Understand the implications of the new policy
These steps by the RBI are indicative of the fact that there will not be any increase in the policy repo rates in the times to come. Some of the most experienced financial advisors and economists of the country have gone on record to say that there might be further rate cuts in the policy repo rates. Hence, it is safe to say that the situation is going to be even more favorable for the people who have invested their money in debt MFs.
Planning is always crucial
As an investor, you must plan your objectives properly as well as reasonably. When you plan out a course of action for your investments, you must take into account the number of years or months for which you can stay invested. The policy rate cuts are incredibly beneficial for those who want to invest for short term to medium terms. This does not mean that investing in debt mutual funds for a longer duration will be a fruitless ploy. It merely implies that you can be in a better state if you are a short-term investor.
Stay away from G-sec funds
Almost all debt mutual fund experts believe that if you want the desired ROI, then you should invest your money in government sector funds.

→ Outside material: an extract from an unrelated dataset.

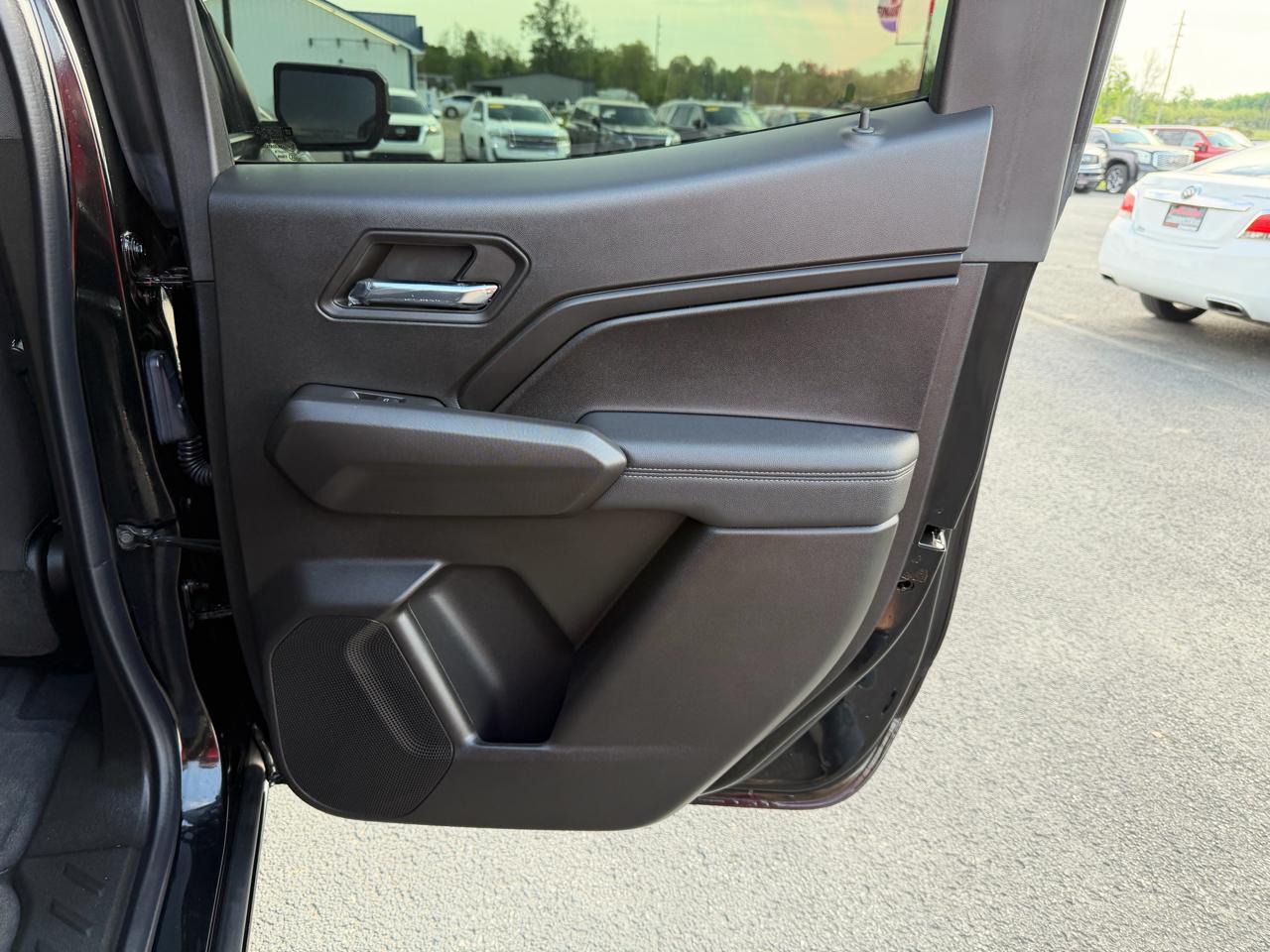 GMC Canyon 2WD Crew Cab Elevation 2024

At the same time, long-term bond funds also do not seem to be highly beneficial in the current environment. The future predictions about these areas of investment also do not look exciting.
What is the opinion of your FA?
If your financial advisor is suggesting that you invest in such debt mutual funds, then you must ask them about the reasons because of which they consider these MFs to be advantageous. The general perception of such funds matters a lot. At times, a substantial increase in investors can make them more profitable. But at present, such developments seem to be very unlikely. So, you must keep your wits about you before you go ahead and take such decisions with regards to your MF portfolio.
PSU debt schemes might be ideal
The current economic scenario in India must be analyzed for proper assessment of your debt mutual fund assessments. Experts suggest that opting for banking debt schemes can be one of the surest ways to increase your returns on investment. They will be ideal not only for the short-term, but they might give decent results if you stay invested for more than two years. PSU debt funds might also give you the desired results.